Download or read book History of the Language Sciences Geschichte der Sprachwissenschaften Histoire des sciences du langage 1 Teilband written by Sylvain Auroux and published by Walter de Gruyter. This book was released on 2008-07-14 with total page 1154 pages. Available in PDF, EPUB and Kindle. Book excerpt: Writing in English, German, or French, more than 300 authors provide a historical description of the beginnings and of the early and subsequent development of thinking about language and languages within the relevant historical context. The gradually emerging institutions concerned with the study, organisation, documentation, and distribution are considered as well as those dealing with the utilisation of language related knowledge. Special emphasis has been placed on related disciplines, such as rhetoric, the philosophy of language, cognitive psychology, logic and neurological science.

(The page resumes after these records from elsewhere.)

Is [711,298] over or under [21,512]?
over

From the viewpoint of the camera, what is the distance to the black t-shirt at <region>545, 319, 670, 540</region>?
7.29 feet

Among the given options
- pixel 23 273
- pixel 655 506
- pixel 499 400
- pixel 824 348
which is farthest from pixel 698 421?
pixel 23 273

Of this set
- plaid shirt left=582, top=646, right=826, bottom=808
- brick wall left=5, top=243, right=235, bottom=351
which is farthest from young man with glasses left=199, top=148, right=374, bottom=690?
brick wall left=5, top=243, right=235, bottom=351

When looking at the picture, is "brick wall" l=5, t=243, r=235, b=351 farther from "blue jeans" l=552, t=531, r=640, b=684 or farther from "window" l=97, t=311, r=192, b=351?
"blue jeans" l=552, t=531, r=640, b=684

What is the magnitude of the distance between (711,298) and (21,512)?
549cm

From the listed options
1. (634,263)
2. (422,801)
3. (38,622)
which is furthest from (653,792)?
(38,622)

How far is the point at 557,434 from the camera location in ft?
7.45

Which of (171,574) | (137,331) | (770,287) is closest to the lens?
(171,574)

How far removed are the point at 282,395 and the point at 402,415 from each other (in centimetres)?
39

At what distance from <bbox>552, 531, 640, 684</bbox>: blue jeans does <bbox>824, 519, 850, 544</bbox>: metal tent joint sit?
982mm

Download or read book History of the Language Sciences Geschichte der Sprachwissenschaften Histoire des sciences du langage 3 Teilband written by Sylvain Auroux and published by Walter de Gruyter. This book was released on 2008-07-14 with total page 910 pages. Available in PDF, EPUB and Kindle. Book excerpt: No detailed description available for "HIST LANGUAGE SCIENCES (KOERNER) 3.TLBD HSK 18.3 E-BOOK".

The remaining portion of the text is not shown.